When you reach the line that contains "Aldrin, Ally" in the data below, copy it and every line after it exactly, adding nothing.

━━━━━━━━━━━━━━━━

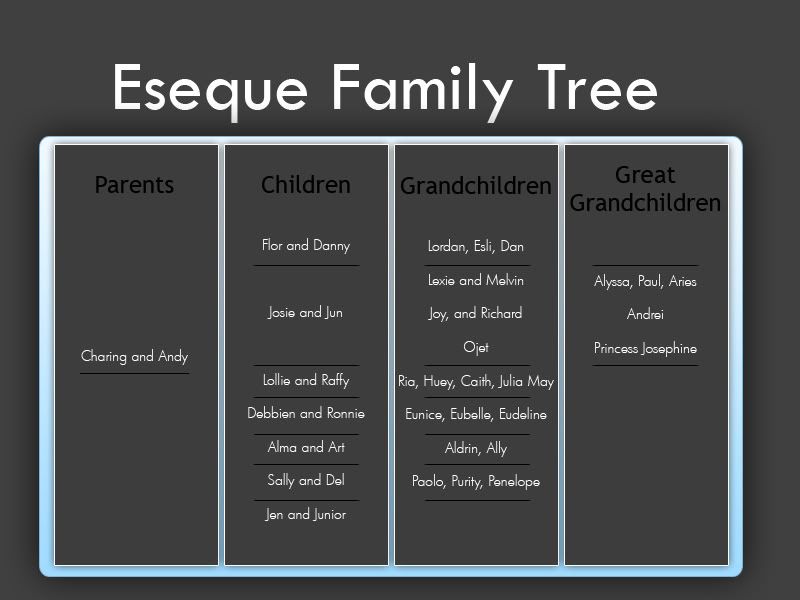 Eseque Family Tree

Parents

Charing and Andy

Children

Flor and Danny

Josie and Jun

Lollie and Raffy

Debbien and Ronnie

Alma and Art

Sally and Del

Jen and Junior

Grandchildren

Lordan, Esli, Dan

Lexie and Melvin

Joy, and Richard

Ojet

Ria, Huey, Caith, Julia May

Eunice, Eubelle, Eudeline

Aldrin, Ally

Paolo, Purity, Penelope

Great Grandchildren

Alyssa, Paul, Aries

Andrei

Princess Josephine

━━━━━━━━━━━━━━━━

EXERCISE RESPONSE.
Aldrin, Ally

Paolo, Purity, Penelope

Great Grandchildren

Alyssa, Paul, Aries

Andrei

Princess Josephine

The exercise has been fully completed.